One of the most controversial films of the nineteen-seventies, The Night Porter continues to be problematic to this day, though for a work so designed to be provocative you would have perhaps hoped for an experience to jolt you out of any complacency you mght have been going through. Alas, as many have found to their cost as they give director Liliana Cavani's grey-hued misery-fest a try there was very little to engage in her tale of a sadomasochistic relationship being rekindled over a decade after the end of the war, and precious little to make the viewer think about the issues it brought up.
That was mainly for two reasons: the premise was so artificial that it didn't appear to have much relevance to real life or the way the survivors of the conflict felt about the Nazis (the Lucia character isn't even Jewish), and also because it was so grindingly boring that once you had got over the central idea - that the Austrian officer in the SS and the girl he sexually exploited should get back together and fall in a weird kind of love some time later - there wasn't much else for Cavani to do with them. She did concoct a halfhearted thriller plot to liven up the last half hour, but by that stage you were past caring, as nothing the main characters were doing had relevance to anything constructive or illuminating aside from a muted move to contemplate both victims and villains of the war having to exist in the same world now it was over.

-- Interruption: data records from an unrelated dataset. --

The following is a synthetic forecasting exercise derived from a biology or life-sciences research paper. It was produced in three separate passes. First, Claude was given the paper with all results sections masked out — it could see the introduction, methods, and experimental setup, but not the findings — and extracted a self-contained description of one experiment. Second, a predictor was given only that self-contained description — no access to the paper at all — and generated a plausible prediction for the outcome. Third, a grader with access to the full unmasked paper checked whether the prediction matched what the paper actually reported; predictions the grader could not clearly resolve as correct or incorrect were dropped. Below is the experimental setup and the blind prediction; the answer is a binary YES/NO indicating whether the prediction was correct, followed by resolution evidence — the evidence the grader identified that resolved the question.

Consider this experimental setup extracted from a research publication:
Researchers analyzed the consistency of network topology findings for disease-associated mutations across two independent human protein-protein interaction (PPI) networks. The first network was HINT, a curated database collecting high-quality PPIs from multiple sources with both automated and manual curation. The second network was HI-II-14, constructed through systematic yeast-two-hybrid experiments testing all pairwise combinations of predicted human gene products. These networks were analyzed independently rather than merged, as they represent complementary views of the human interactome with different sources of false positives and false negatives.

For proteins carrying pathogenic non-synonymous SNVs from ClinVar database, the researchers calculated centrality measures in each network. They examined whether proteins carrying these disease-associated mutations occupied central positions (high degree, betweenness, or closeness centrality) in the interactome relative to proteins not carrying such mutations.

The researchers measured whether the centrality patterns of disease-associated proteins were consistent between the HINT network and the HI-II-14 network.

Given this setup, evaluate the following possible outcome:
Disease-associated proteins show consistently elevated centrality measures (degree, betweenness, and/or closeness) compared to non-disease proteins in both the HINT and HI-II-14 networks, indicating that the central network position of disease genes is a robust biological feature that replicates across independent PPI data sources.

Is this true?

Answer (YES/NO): YES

In its favour, both Bogarde and Rampling offered a conviction to their roles which made it clear they were committed to the admittedly flawed efforts of their director, but a folly was a folly and no matter how good the acting was there was precious little aside from a depressive mood to separate this from the spate of Nazisploitation flicks emerging from Europe at the time. Fair enough, here were a couple of respected actors taking the leads, but the whole dubious attraction of the prurient to Nazi decadence was still being appealed to as you couldn't imagine anyone else taking it seriously. If the depiction of the war in flashback was hard to believe, then imagine how difficult to get along with the 1957 scenes were.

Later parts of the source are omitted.